#### [Problem details]
Please set out each line of the material below as a numbered list, omitting any blank lines.
═══
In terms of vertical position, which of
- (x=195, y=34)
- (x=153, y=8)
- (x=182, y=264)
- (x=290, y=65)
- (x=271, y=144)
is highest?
═══
#### [Result of this exercise]
1. In terms of vertical position, which of
2. - (x=195, y=34)
3. - (x=153, y=8)
4. - (x=182, y=264)
5. - (x=290, y=65)
6. - (x=271, y=144)
7. is highest?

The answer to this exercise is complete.